A partir de las pistas surgidas durante la investigación, la búsqueda fue ampliándose por etapas hasta alcanzar prácticamente todo el territorio provincial. Varios testigos aseveraron haberlo visto muy lejos de su casa, primero en Quitilipi, después en Villa Berthet, pero los operativos no lograban hallar una pista concreta.
Finalmente fue hallado sin vida el 20 de marzo, a la vera de la exruta 95, en la zona rural de Villa Ángela, a 12 kilómetros de la ciudad y a unos 100 de Sáenz Peña.
Testigos dijeron haber visto a un hombre con su bicicleta. Los policías lograron identificarlo y, a instancias de la fiscal Gisela Oñuk, fue detenido.
En su declaración dijo haber encontrado la bicicleta abandonada el 8 de febrero, y que sus hijos encontraron la billetera con la documentación del anciano varios días después. Sin embargo, no dio aviso a las autoridades a pesar de estar al tanto de que se trataba de la persona buscada.

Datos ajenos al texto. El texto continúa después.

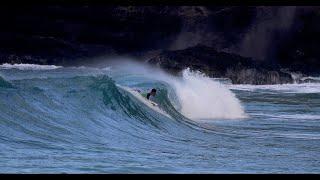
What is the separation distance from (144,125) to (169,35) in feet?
3.49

Una de las hipótesis del caso era la de un homicidio en situación de robo. Sin embargo, las pericias practicadas por el Instituto de Medicina y Ciencias Forenses del Poder Judicial, no hallaron indicios de violencia y concluyeron que se trató de una “muerte natural”.
La confirmación forense llevó a la Justicia a liberar al sospechoso.
La última semana los restos de Bernabé Navarro fueron entregados a sus familiares.